In a screening of a small library of extracts from plants of the Amazonian and Cerrado biomes, a hexane extract of Connarus tuberosus roots was found to significantly potentiate the GABA induced fluorescence in a fluorescence (FLIPR) assay in CHO cells stably expressing the alpha 1 beta 2 gamma 2 subtype of human GABAA receptors. With the aid of HPLC-based activity profiling the activity was linked to the neolignan connarin. In CHO cells the activity of connarin was not abolished by increasing concentrations of flumazenil, while the effect of diazepam was increased by increasing concentrations of connarin. The effect of connarin was abolished by pregnenolone sulfate (PREGS) in a concentration-dependent manner, and the effect of allopregnanolone was further increased by increasing concentrations of connarin. In a two-microelectrode voltage clamp assay with Xenopus laevis oocytes transiently expressing GABAA receptors composed of human alpha 1 beta 2 gamma 2S and alpha 1 beta 2 subunits connarin potentiated the GABA-induced currents, with EC50 values of 1.2 +/- 0.3 mu M (alpha 1 beta 2 gamma 2S) and 1.3 +/- 0.4 mu M (alpha 1 beta 2), and with a maximum enhancement of currents Emaxof 1959 +/- 70% (alpha 1 beta 2 gamma 2S) and 185 +/- 48% (alpha 1 beta 2).

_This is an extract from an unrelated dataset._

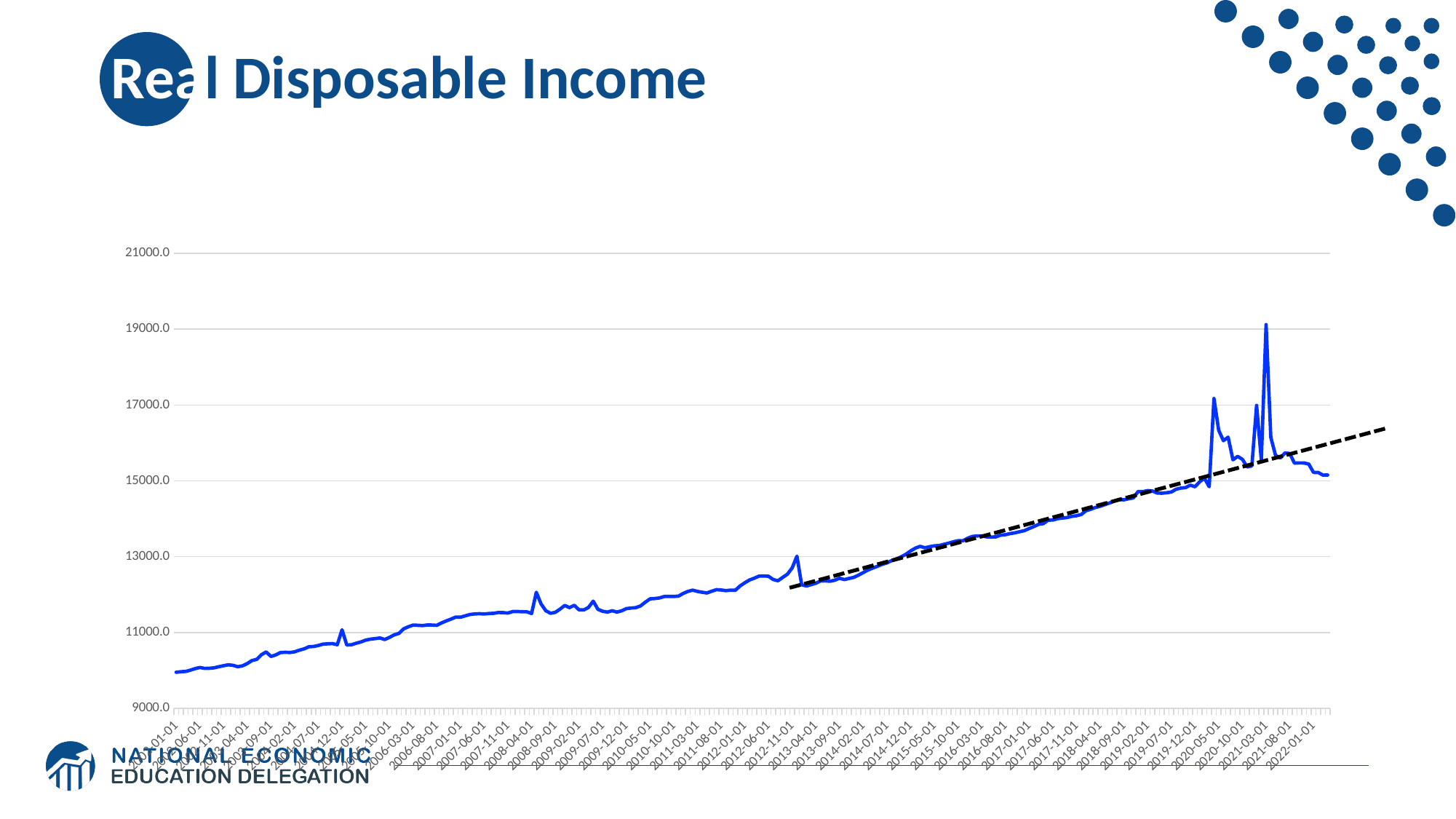
Is the highest point of the series greater or less than 17000? greater Is the value at 2022-01-01 greater or less than 17000? less What is the title of the chart? Real Disposable Income Overall, does the plotted series rise or fall from 2002 to 2022? rises Which is larger, the value at 2008-04-01 or the value at 2016-08-01? 2016-08-01 Is the value at 2019-12-01 greater or less than 17000? less Which is larger, the value at 2002-01-01 or the value at 2022-01-01? 2022-01-01 What is the highest value shown on the vertical axis? 21000.0 What kind of chart is shown on the slide? line chart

The activation induced by connarin was abolished by increasing concentrations of PREGS.

Automated summary

In a screening of Amazonian and Cerrado plant extracts, a hexane extract from Connarus tuberosus roots was found to enhance the GABA response in CHO cells expressing human GABAA receptors. The active compound was identified as connarin. Connarin's activity was not affected by flumazenil, but was increased by diazepam. It was also inhibited by pregnenolone sulfate and enhanced by allopregnanolone in CHO cells. In Xenopus laevis oocytes expressing human GABAA receptors, connarin potentiated GABA-induced currents, and its activation was blocked by increasing concentrations of PREGS.